Mary Chapin Carpenter, Julie Fowlis, Karine Polwart – Looking for the Thread
Looking for the Thread brings together Julie Fowlis, Karine Polwart, and Mary Chapin Carpenter, a project born out of the tail end of Covid, initiated by Carpenter, who felt the time was right for a collaborative venture. She’d previously worked with Fowlis on the Transatlantic Sessions, and Fowlis, in turn, has worked with Polwart on several occasions, including the much-loved Spell Songs project.

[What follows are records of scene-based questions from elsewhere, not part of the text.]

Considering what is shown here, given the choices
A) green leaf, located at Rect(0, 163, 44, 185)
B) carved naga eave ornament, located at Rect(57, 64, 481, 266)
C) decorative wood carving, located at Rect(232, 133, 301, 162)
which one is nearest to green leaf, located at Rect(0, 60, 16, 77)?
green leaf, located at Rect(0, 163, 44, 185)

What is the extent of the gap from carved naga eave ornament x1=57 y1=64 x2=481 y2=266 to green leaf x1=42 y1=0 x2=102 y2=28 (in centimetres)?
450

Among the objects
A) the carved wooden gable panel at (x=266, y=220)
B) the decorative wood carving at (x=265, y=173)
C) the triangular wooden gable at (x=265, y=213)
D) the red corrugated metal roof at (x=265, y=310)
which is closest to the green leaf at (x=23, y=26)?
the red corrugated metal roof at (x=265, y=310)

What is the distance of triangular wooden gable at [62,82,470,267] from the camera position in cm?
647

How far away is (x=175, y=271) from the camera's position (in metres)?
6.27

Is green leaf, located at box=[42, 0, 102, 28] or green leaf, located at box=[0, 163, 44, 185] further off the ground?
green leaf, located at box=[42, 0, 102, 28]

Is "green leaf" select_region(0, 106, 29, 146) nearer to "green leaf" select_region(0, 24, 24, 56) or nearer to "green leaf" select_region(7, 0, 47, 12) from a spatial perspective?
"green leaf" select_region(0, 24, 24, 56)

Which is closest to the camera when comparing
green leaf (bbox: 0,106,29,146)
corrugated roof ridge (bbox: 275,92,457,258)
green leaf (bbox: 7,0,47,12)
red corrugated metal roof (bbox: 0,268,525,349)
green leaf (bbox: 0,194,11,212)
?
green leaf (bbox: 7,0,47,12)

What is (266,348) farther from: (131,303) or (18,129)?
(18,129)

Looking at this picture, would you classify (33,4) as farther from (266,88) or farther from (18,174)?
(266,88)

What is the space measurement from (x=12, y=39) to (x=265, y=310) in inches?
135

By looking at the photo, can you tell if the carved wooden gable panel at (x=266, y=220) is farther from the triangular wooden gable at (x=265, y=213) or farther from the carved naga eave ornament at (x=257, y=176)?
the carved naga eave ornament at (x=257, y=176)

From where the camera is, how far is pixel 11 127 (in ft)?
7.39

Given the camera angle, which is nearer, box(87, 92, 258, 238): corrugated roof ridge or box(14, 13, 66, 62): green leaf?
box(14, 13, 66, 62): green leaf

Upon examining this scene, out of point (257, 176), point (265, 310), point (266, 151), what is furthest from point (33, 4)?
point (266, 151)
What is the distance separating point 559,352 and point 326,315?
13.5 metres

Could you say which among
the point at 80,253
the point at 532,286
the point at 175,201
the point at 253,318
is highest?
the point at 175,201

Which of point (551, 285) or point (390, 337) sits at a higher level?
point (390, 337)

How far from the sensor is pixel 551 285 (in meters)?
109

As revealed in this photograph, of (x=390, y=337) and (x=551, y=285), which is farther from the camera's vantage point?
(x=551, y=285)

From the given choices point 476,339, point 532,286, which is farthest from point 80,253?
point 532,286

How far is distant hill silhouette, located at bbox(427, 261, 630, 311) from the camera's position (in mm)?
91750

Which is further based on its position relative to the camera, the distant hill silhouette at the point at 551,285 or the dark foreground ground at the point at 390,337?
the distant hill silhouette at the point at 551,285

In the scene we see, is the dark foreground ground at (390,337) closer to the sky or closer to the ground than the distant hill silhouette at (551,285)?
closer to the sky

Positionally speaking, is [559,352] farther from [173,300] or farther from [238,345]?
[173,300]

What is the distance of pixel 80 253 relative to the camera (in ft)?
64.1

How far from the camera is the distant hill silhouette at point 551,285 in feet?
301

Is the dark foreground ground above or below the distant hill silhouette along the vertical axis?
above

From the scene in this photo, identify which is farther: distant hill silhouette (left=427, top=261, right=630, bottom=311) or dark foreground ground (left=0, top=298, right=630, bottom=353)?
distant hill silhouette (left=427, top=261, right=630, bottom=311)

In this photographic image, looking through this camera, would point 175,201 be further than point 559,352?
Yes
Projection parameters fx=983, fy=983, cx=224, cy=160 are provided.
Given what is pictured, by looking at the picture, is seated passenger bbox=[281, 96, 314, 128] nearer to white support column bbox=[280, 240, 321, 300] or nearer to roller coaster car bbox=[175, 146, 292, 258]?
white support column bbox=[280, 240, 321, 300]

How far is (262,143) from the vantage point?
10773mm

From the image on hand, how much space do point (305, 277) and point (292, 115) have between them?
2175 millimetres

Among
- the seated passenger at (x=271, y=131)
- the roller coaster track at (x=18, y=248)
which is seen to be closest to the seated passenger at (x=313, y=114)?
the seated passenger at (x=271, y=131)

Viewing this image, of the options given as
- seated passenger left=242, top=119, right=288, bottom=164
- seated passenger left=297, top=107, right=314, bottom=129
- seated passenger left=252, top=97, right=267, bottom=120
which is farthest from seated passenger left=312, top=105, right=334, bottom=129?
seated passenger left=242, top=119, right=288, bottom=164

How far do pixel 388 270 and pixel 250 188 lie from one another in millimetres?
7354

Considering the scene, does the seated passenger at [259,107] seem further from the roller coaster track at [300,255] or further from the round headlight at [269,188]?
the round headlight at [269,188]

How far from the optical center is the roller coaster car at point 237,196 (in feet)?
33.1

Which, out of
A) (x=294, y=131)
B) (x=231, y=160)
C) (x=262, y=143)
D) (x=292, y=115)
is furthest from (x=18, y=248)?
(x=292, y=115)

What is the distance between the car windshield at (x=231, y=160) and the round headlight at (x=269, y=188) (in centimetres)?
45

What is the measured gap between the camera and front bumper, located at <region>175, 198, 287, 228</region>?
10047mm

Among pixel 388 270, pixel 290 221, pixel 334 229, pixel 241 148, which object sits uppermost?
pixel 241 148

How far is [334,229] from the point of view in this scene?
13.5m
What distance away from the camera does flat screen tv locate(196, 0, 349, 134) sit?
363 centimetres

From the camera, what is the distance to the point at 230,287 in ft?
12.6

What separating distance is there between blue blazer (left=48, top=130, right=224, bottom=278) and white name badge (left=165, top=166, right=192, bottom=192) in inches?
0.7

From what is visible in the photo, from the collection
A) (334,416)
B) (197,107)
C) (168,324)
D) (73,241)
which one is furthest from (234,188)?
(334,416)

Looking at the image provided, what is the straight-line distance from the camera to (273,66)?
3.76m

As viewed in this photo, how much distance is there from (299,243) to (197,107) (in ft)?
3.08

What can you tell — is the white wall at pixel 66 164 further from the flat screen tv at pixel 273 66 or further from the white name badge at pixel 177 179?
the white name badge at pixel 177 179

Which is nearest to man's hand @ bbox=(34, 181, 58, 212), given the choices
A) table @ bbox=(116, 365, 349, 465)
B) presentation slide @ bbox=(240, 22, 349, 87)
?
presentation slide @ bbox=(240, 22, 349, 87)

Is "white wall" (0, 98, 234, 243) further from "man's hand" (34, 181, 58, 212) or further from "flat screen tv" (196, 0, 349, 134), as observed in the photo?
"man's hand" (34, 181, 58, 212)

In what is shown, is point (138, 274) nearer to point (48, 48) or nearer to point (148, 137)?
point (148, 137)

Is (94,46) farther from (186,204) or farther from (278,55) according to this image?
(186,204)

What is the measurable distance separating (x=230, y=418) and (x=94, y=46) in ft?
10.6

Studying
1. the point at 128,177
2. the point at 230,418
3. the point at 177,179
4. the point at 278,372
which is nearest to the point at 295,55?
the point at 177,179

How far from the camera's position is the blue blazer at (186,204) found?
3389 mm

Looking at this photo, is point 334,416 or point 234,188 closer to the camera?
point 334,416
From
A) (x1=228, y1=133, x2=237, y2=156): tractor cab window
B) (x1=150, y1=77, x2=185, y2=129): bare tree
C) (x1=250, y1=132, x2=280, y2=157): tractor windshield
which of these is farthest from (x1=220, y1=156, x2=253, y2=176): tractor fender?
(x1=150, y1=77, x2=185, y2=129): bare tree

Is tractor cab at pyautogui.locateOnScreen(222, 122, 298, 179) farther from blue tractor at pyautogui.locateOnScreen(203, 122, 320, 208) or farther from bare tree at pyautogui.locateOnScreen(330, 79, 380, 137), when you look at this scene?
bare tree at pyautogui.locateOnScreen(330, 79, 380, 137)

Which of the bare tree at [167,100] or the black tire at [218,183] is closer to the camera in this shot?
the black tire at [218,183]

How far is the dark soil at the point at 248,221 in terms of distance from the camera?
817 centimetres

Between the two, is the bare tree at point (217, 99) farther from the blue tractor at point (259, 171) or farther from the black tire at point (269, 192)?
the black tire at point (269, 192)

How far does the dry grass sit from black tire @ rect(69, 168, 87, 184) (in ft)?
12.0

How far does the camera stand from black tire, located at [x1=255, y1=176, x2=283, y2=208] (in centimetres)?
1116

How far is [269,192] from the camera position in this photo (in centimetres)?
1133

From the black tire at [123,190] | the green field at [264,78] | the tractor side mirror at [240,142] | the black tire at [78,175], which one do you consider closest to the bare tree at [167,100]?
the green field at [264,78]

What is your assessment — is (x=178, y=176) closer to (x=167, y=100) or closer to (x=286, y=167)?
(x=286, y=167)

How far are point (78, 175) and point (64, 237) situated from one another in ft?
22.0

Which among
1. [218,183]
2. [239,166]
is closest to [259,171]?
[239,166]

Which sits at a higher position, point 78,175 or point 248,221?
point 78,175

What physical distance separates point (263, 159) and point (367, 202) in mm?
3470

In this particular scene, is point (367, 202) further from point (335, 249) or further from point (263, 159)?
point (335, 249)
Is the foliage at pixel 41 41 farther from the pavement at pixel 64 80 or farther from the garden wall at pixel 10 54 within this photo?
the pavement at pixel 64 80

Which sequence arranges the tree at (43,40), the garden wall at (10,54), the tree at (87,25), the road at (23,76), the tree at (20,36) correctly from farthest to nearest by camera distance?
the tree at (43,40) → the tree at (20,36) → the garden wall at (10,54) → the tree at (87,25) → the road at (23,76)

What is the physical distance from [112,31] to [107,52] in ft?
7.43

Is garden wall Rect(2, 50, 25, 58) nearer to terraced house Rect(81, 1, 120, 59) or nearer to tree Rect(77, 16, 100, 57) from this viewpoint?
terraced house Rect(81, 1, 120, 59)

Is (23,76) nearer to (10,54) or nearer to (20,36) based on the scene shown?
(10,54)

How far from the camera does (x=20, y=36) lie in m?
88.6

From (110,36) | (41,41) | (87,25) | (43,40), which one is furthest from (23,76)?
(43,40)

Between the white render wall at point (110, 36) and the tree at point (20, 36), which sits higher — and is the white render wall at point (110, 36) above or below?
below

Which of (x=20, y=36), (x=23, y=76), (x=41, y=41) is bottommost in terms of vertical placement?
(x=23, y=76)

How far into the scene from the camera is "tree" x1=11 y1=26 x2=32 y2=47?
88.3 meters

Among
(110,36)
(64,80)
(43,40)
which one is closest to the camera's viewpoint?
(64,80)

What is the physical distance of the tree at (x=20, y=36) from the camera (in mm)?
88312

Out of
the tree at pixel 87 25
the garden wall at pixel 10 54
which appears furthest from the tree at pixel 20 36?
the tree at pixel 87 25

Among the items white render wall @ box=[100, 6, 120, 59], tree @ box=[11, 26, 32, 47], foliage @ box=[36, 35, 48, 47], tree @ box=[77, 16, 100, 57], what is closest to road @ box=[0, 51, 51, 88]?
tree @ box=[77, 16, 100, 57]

Looking for the Thread was produced by Bonny Light Horseman’s Josh Kaufman, who also plays guitar and keys, with guest backing instrumentation from Rob Burger on keys, drummer Chris Vatalaro (drums, percussion), and bassist Cameron Ralston (bass) as well as Caoimhín Ó Raghallaigh (The Gloaming) on the Hardanger d’Amore, a ten-string fiddle.
Rose City Band – Sol Y Sombra
Talking about the making of the album, Rose City Band’s frontman, Ripley Johnson, shared, “One of my takeaways from making this record is that I spent a lot of energy trying to do things a little different but ended up back where I started in many ways, And that’s OK.” A sentiment that’s also expressed on Wheels, “Life in peace/ In the sun/ All the hearts turning/ Back to one“. With Sol Y Sombra, Rose City Band don’t shy away from what may lie ahead; they continue charting new directions in both the sun and shade.
Loudon Wainwright III – Loudon Live In London
“Loudon Live in London” was recorded during a residency at Nell’s Jazz and Blues in London in 2024. It finds Loudon Wainwright III in top form, covering favourites, five brand-new songs and working an appreciative crowd in his familiar chatty and self-deprecating form.